## WHAT THIS EXERCISE ASKS
**A.** In the baseline manager documentation, what does `get_baseline` return when no baseline is found for the given task?
**B.** Write the next part of the baseline manager documentation, starting after its final line.

───── EXTRACT ─────

Initialize the baseline manager.

Parameters:

Name	Type	Description	Default
`baselines_path`	`str \| Path`	Path to the baselines JSON file	required

`save()` ¶

Save baselines to JSON file.

`get_baseline(task_id)` ¶

Get baseline for a task.

Parameters:

Name	Type	Description	Default
`task_id`	`str`	The task identifier	required

Returns:

Type	Description
`TaskBaseline \| None`	TaskBaseline if found, None otherwise

`set_baseline(baseline)` ¶

Set baseline for a task.

Parameters:

Name	Type	Description	Default
`baseline`	`TaskBaseline`	The task baseline to store	required

`update_baseline(task_id, metrics, metric_stds=None, sample_size=1, keep_thresholds=True)` ¶

Update or create a baseline with new metric values.

Parameters:

Name	Type	Description	Default
`task_id`	`str`	The task identifier	required
`metrics`	`dict[str, float]`	Dict of metric_name -> value	required
`metric_stds`	`dict[str, float] \| None`	Optional dict of metric_name -> std deviation	`None`
`sample_size`	`int`	Number of samples used to compute metrics	`1`
`keep_thresholds`	`bool`	Keep existing thresholds when updating	`True`

Returns:

Type	Description
`TaskBaseline`	The updated TaskBaseline

`list_tasks()` ¶

List all task IDs with baselines.

`compare_to_baseline(task_id, current_metrics)` ¶

Compare current metrics to baseline.

───── SOURCE DATA ─────

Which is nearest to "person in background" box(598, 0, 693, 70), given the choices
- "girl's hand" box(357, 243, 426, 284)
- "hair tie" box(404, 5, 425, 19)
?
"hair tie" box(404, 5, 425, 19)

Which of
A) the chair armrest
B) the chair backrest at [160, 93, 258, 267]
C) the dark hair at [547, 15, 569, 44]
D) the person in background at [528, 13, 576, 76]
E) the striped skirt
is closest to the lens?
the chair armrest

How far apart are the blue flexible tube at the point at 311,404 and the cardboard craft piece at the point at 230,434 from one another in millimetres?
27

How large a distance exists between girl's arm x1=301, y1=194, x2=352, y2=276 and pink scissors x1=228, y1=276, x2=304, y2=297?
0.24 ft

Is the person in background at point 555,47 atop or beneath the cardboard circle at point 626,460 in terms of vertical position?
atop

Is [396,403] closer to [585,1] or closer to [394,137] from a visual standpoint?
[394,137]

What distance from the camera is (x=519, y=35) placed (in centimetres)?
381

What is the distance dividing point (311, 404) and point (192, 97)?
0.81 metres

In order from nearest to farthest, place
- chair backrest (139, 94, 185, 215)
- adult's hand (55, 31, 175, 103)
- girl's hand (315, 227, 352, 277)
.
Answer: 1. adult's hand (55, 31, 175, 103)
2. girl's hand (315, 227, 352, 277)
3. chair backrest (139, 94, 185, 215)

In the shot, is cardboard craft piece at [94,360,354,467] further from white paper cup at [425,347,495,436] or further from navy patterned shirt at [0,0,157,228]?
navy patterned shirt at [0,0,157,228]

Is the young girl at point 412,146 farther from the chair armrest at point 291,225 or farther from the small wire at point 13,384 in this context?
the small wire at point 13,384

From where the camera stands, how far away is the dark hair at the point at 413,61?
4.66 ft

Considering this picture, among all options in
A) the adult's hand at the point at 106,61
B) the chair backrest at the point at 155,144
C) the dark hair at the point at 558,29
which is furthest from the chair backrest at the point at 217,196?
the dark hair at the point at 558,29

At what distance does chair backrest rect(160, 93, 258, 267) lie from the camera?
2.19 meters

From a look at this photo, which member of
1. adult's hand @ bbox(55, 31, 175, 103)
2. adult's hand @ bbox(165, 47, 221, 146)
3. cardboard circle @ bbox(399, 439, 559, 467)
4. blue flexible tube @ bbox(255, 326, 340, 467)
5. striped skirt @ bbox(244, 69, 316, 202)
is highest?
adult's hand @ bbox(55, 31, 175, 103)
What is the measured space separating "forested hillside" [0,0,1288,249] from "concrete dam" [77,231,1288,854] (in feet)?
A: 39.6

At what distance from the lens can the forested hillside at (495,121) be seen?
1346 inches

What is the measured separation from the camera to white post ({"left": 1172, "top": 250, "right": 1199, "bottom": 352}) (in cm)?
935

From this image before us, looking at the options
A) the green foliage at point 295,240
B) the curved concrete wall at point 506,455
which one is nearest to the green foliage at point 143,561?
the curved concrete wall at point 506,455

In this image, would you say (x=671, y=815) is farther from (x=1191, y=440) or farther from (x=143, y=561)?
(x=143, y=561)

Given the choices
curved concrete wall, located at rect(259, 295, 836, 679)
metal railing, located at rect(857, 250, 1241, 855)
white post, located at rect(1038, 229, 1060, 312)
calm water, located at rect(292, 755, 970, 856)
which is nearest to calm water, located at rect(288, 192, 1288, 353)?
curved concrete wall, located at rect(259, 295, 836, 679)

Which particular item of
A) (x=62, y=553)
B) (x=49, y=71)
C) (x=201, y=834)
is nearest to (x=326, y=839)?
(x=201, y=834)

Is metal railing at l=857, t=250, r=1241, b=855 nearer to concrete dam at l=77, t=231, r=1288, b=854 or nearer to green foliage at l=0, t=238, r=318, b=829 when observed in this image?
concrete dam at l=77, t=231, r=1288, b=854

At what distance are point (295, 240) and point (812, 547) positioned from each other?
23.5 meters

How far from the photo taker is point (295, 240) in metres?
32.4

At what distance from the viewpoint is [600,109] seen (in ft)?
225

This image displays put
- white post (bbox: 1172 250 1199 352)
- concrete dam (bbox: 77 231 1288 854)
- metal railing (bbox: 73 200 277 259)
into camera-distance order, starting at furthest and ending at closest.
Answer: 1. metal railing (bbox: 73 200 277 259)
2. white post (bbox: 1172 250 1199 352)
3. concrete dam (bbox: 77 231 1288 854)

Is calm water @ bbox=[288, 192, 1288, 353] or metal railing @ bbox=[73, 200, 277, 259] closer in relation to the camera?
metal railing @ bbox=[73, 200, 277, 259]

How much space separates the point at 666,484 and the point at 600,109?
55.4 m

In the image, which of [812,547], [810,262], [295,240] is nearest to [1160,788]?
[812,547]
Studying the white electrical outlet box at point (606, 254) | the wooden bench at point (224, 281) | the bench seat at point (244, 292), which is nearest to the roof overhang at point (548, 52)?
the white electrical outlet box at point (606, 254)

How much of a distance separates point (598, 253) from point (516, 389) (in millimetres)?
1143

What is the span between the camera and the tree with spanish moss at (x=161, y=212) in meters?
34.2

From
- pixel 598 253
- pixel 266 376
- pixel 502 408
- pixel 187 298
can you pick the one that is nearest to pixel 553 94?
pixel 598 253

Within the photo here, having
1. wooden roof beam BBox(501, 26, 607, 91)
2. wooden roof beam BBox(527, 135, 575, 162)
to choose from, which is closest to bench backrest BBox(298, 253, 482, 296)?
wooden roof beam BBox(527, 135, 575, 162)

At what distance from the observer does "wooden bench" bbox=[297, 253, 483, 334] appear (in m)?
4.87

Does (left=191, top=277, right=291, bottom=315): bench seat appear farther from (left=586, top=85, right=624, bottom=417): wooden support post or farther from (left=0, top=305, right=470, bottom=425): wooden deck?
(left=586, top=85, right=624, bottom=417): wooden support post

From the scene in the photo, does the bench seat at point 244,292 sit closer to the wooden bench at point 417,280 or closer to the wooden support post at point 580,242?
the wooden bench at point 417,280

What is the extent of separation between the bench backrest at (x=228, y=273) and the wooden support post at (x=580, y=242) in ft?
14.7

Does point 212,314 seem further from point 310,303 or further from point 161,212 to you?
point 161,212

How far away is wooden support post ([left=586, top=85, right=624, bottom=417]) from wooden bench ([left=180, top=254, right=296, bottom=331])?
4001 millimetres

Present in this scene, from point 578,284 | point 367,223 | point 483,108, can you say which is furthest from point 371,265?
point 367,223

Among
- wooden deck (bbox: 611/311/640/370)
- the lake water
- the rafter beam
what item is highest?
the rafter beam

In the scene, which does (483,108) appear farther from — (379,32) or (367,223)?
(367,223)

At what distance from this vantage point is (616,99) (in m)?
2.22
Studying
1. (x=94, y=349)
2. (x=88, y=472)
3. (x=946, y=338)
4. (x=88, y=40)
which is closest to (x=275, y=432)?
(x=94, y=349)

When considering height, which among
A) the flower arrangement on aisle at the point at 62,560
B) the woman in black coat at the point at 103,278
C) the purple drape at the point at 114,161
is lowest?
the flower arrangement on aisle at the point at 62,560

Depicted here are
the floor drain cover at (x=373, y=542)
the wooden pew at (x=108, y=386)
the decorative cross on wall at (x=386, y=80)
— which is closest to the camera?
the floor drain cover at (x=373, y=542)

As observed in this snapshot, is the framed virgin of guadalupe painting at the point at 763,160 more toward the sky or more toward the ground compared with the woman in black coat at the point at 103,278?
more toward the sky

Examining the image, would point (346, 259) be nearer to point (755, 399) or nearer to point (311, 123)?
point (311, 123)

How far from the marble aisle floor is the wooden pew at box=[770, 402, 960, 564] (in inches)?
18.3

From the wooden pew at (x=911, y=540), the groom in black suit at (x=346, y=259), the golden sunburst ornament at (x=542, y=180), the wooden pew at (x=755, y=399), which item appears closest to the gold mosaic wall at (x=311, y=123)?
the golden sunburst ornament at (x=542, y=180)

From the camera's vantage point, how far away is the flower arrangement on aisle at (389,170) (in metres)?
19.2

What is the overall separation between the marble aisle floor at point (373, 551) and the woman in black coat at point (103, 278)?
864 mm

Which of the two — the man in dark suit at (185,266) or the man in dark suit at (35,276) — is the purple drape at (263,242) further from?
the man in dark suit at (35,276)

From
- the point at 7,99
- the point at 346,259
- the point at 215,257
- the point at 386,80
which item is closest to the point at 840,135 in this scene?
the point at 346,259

─────

## SOLVED TASKS
**A.** None

**B.**
Parameters:

Name	Type	Description	Default
`task_id`	`str`	The task identifier	required
`current_metrics`	`dict[str, float]`	Dict of metric_name -> current value	required

Returns:

Type	Description
`dict[str, Any]`	Dict of metric_name -> comparison dict with:
`dict[str, Any]`	baseline: baseline value
`dict[str, Any]`	current: current value
`dict[str, Any]`	delta: absolute difference
`dict[str, Any]`	relative_change: relative difference
`dict[str, Any]`	regression: True if regression detected
`dict[str, Any]`	z_score: standard score if std available

`create_canary_baseline(task_id, metrics, fingerprint, metric_stds=None, sample_size=1, task_name=None)` ¶

Create a protected canary baseline.

Canary baselines never auto-update and are tied to a specific DecisionSpec fingerprint. Use for safety-critical metrics.

Parameters:

Name	Type	Description	Default
`task_id`	`str`	The task identifier	required
`metrics`	`dict[str, float]`	Dict of metric_name -> value	required
`fingerprint`	`str`	DecisionSpec fingerprint (required for canary)	required
`metric_stds`	`dict[str, float] \| None`	Optional dict of metric_name -> std deviation	`None`
`sample_size`	`int`	Number of samples used to compute metrics	`1`
`task_name`	`str \| None`	Optional human-readable name	`None`

Returns:

Type	Description
`TaskBaseline`	The created canary baseline

Raises:

Type	Description
`ValueError`	If fingerprint is not provided

`create_capability_baseline(task_id, metrics, metric_stds=None, sample_size=1, task_name=None, promotion_policy=None, fingerprint=None)` ¶

Create a capability baseline that can auto-update.

Capability baselines track current agent capability and can be promoted when performance improves.

Parameters:

Name	Type	Description	Default
`task_id`	`str`	The task identifier	required
`metrics`	`dict[str, float]`	Dict of metric_name -> value	required
`metric_stds`	`dict[str, float] \| None`	Optional dict of metric_name -> std deviation	`None`
`sample_size`	`int`	Number of samples used to compute metrics	`1`
`task_name`	`str \| None`	Optional human-readable name	`None`
`promotion_policy`	`PromotionPolicy \| None`	Custom promotion policy (default allows auto-promotion)	`None`
`fingerprint`	`str \| None`	Optional DecisionSpec fingerprint	`None`

Returns:

Type	Description
`TaskBaseline`	The created capability baseline

`try_promote(task_id, current_metrics, metric_stds=None, sample_size=1, fingerprint=None)` ¶

Try to promote a baseline if criteria are met.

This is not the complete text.